# Your goal:
In the text about the LTE uplink, how many consecutive sub-carriers make up a Resource Block?

The radio air interface used between the eNode-B and the MS consists of the downlink interface (eNodeB to MS) and the uplink interface (MS to eNodeB). The downlink interface uses the Orthogonal Frequency Division Multiple Access (O-FDMA) multiple access scheme and the uplink interface is using the Single Carrier Frequency Division Multiple Access (SC-FDMA) multiple access scheme. Both schemes are using the principle of frequency orthogonality, where the available frequency spectrum is subdivided into many sub-carriers. The sub-carriers are 15 kHz apart and are used to transmit part of the available data. It can easily be derived that 7.5 SC-FDMA symbols can be transmitted in 0.5 ms when sub-carriers are 15 kHz apart.

Most research activities in cellular systems have been focusing on downlink traffic scenarios, since traffic in the downlink direction dominates communication. However, in LTE/E-UTRAN this situation is changing, since popular file uploading and social network applications will be supported that require large uplink traffic. Due to these facts the focus of this paper will be on the LTE uplink performance.

Figure 1. Uplink resource grid (based on [14]).

The frequency radio spectrum is distributed over a variety of users (MSs), who have data available to transmit, or who want to download data. This feature is realized by a scheduler that is located at the eNode-B. In order to realize this process, the Resource Block (RB) is defined, which consists of the intersection of 12 consecutive sub-carriers (180 kHz) with 0.5ms (7 SC-FDMA symbols) see Fig. 1. If for example, the carrier bandwidth is 10 MHz, then 50RBs are needed, when reasonable guard bands are used (50 * 0.180 = 9 MHz + 1 MHz guard bands). The time period of one RB is denoted as a slot, and two slots are denoted as a subframe. The scheduler

operates in such a way that the throughput is maximized and the Quality of Service (QoS) requirements (e.g., for voice calls) are ensured. Scheduling decisions are taken maximally once per subframe. For the uplink radio air interface, these decisions are sent on the Physical Downlink Control CHannel (PDCCH) to the MSs. The MSs will then transmit their user data on the Physical Uplink Shared Channel (PUSCH), complying the scheduling decisions.

In contrary to downlink scheduling, in uplink scheduling the RBs assigned to a certain user (MS) must be contiguous1_.

Due to the fact that the assigned RBs needs to be contiguous, the scheduler can simply send a starting RB and the number of allocated RBs to the MS. This is more efficient than specifying for each RB whether it is assigned or not assigned to a certain user (MS). In LTE/E-UTRAN however, this procedure is even further improved by combining the starting RB and the number of allocated RBs in a single Resource Indication Value (RIV).

# Material supplied:

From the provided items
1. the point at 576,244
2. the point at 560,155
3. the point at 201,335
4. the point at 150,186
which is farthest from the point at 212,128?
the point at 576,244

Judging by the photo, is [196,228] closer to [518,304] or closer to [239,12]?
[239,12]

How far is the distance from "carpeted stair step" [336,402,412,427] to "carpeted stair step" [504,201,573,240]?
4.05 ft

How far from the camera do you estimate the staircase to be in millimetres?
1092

...

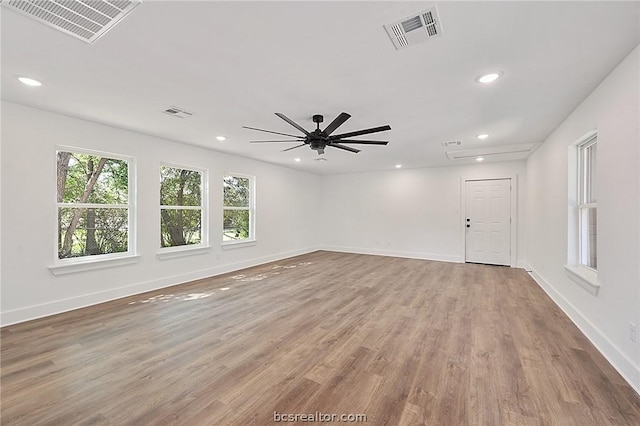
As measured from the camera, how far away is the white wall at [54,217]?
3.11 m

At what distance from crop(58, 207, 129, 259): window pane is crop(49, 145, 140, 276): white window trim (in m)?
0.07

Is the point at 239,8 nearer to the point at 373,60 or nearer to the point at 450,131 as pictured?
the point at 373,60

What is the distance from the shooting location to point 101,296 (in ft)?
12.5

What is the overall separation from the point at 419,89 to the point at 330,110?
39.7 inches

==

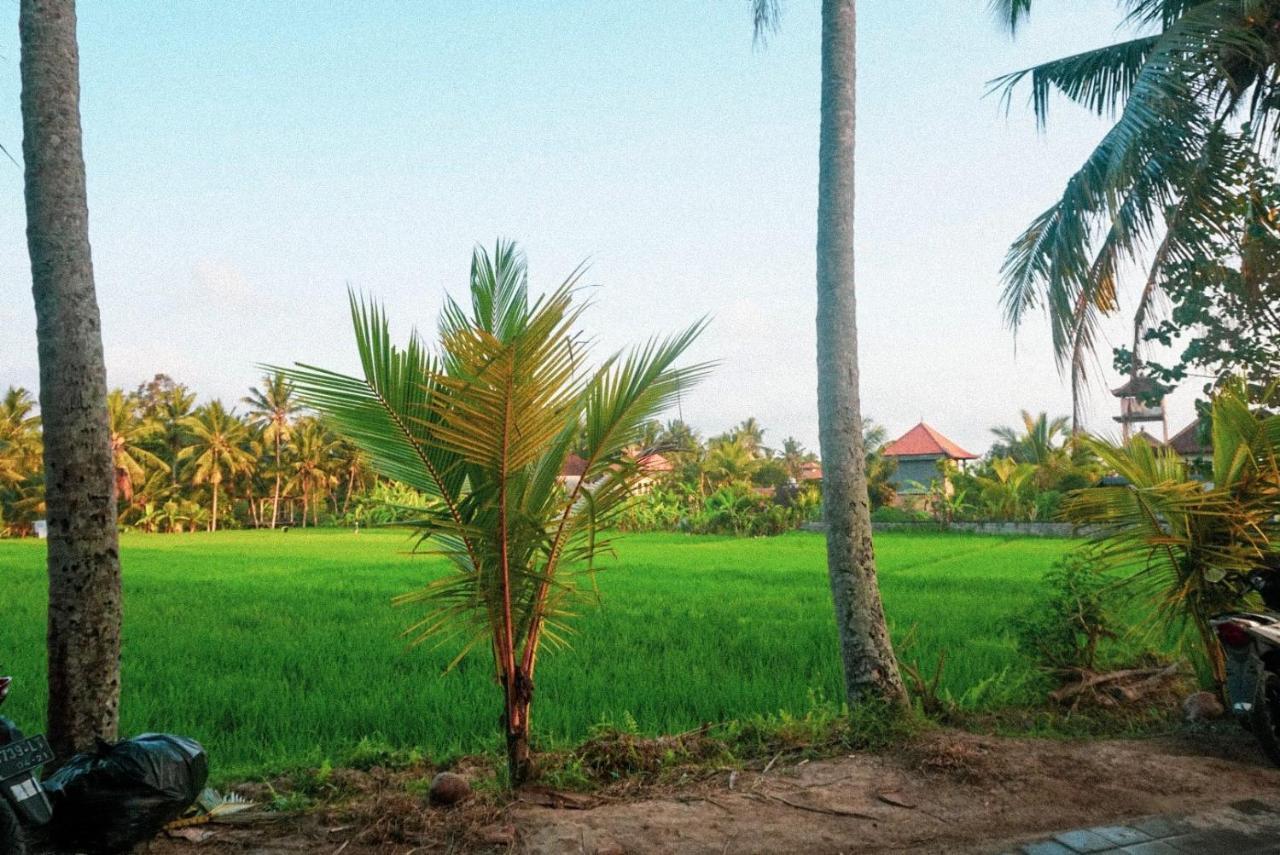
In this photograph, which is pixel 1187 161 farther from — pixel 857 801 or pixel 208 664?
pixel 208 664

# Result for this exercise:
12 consecutive sub-carriers (180 kHz).